Exercise requirements: Return the lines below that contain "Rechteck".

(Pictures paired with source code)

────

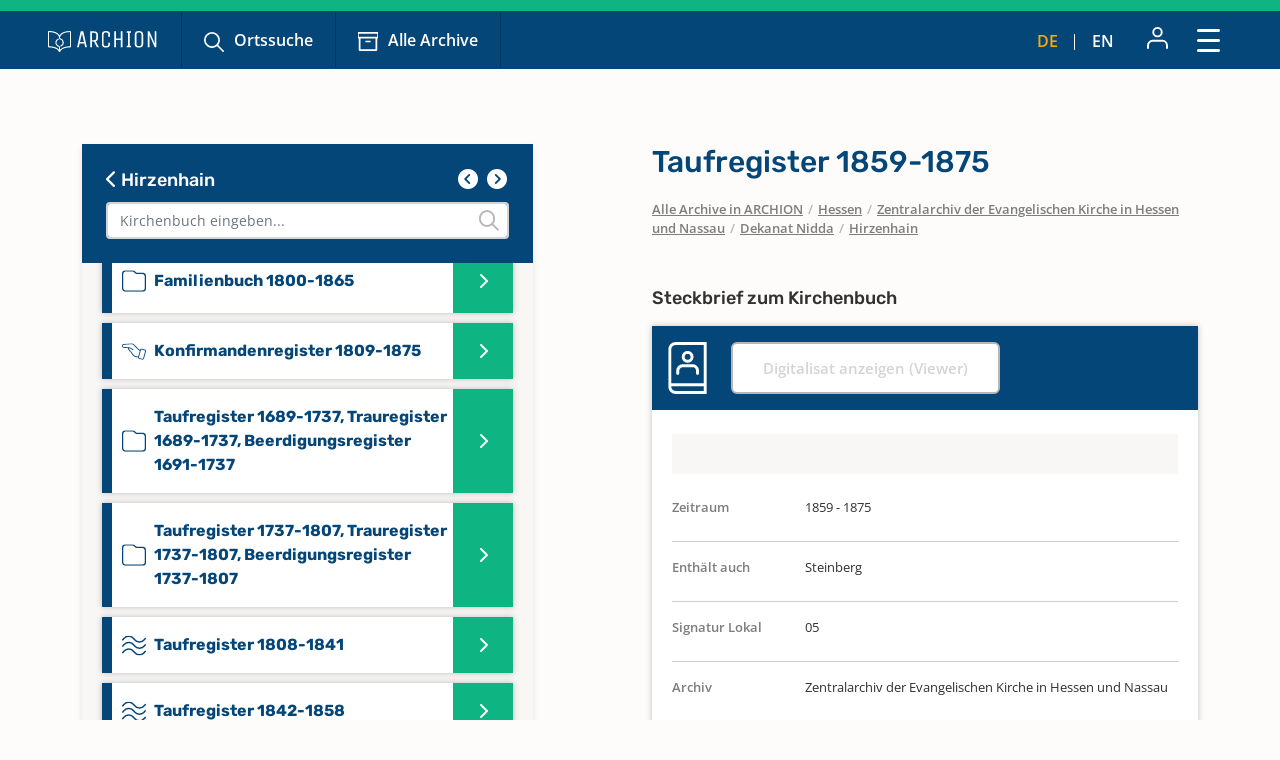

--- FILE ---
content_type: image/svg+xml
request_url: https://www.archion.de/typo3conf/ext/archion_sitepackage/Resources/Public/Icons/Churchbooks/TA.svg
body_size: 1770
content:
<svg xmlns="http://www.w3.org/2000/svg" xmlns:xlink="http://www.w3.org/1999/xlink" width="32.563" height="27.317" viewBox="0 0 32.563 27.317">
  <defs>
    <clipPath id="clip-path">
      <rect id="Rechteck_9511" data-name="Rechteck 9511" width="32.563" height="27.317" transform="translate(0 0)" fill="none"/>
    </clipPath>
  </defs>
  <g id="Taufe" transform="translate(0 0)">
    <g id="Gruppe_20030" data-name="Gruppe 20030" transform="translate(0 0)" clip-path="url(#clip-path)">
      <path id="Pfad_186458" data-name="Pfad 186458" d="M23.71,9.938A9.691,9.691,0,0,1,16.3,6.358L15.036,4.877A7.726,7.726,0,0,0,9.147,2a7.728,7.728,0,0,0-5.89,2.877l-1.5,1.754a1,1,0,0,1-1.522-1.3l1.5-1.754A9.69,9.69,0,0,1,9.147,0a9.688,9.688,0,0,1,7.41,3.58L17.82,5.061a7.728,7.728,0,0,0,5.89,2.877A7.726,7.726,0,0,0,29.6,5.061l1.2-1.412a1,1,0,0,1,1.522,1.3l-1.2,1.411a9.688,9.688,0,0,1-7.41,3.58" fill="#054678"/>
      <path id="Pfad_186459" data-name="Pfad 186459" d="M23.71,18.379A9.691,9.691,0,0,1,16.3,14.8l-1.263-1.48a7.723,7.723,0,0,0-5.889-2.877,7.725,7.725,0,0,0-5.89,2.877l-1.5,1.754a1,1,0,1,1-1.522-1.3l1.5-1.754a9.693,9.693,0,0,1,7.411-3.58,9.691,9.691,0,0,1,7.41,3.58L17.82,13.5a7.728,7.728,0,0,0,5.89,2.877A7.726,7.726,0,0,0,29.6,13.5l1.2-1.411a1,1,0,0,1,1.522,1.3l-1.2,1.41a9.688,9.688,0,0,1-7.41,3.58" fill="#054678"/>
      <path id="Pfad_186460" data-name="Pfad 186460" d="M23.71,27.317a9.691,9.691,0,0,1-7.411-3.58l-1.263-1.481a7.726,7.726,0,0,0-5.889-2.877,7.728,7.728,0,0,0-5.89,2.877l-1.5,1.755a1,1,0,0,1-1.522-1.3l1.5-1.754a9.69,9.69,0,0,1,7.411-3.58,9.688,9.688,0,0,1,7.41,3.58L17.82,22.44a7.728,7.728,0,0,0,5.89,2.877A7.726,7.726,0,0,0,29.6,22.44l1.2-1.411a1,1,0,0,1,1.522,1.3l-1.2,1.41a9.688,9.688,0,0,1-7.41,3.58" fill="#054678"/>
    </g>
  </g>
</svg>


--- FILE ---
content_type: image/svg+xml
request_url: https://www.archion.de/typo3conf/ext/archion_sitepackage/Resources/Public/Icons/Churchbooks/BE.svg
body_size: 1034
content:
<svg id="Beerdigung" xmlns="http://www.w3.org/2000/svg" xmlns:xlink="http://www.w3.org/1999/xlink" width="32.639" height="32.639" viewBox="0 0 32.639 32.639">
  <defs>
    <clipPath id="clip-path">
      <rect id="Rechteck_9514" data-name="Rechteck 9514" width="32.639" height="32.639" transform="translate(0 0)" fill="none"/>
    </clipPath>
  </defs>
  <g id="Gruppe_20035" data-name="Gruppe 20035" transform="translate(0 0)" clip-path="url(#clip-path)">
    <path id="Pfad_186470" data-name="Pfad 186470" d="M16.707,0h-.775A15.95,15.95,0,0,0,0,15.932V29.053a3.59,3.59,0,0,0,3.586,3.586H29.053a3.59,3.59,0,0,0,3.586-3.586V15.932A15.95,15.95,0,0,0,16.707,0M30.639,29.053a1.587,1.587,0,0,1-1.586,1.586H3.586A1.587,1.587,0,0,1,2,29.053V15.932A13.948,13.948,0,0,1,15.932,2h.775A13.948,13.948,0,0,1,30.639,15.932Z" fill="#054678"/>
    <path id="Pfad_186471" data-name="Pfad 186471" d="M21.714,13.357H17.32V8.57a1,1,0,0,0-2,0v4.787H10.925a1,1,0,0,0,0,2H15.32V25.1a1,1,0,0,0,2,0V15.357h4.394a1,1,0,0,0,0-2" fill="#054678"/>
  </g>
</svg>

────

Answer to this task:
      <rect id="Rechteck_9511" data-name="Rechteck 9511" width="32.563" height="27.317" transform="translate(0 0)" fill="none"/>
      <rect id="Rechteck_9514" data-name="Rechteck 9514" width="32.639" height="32.639" transform="translate(0 0)" fill="none"/>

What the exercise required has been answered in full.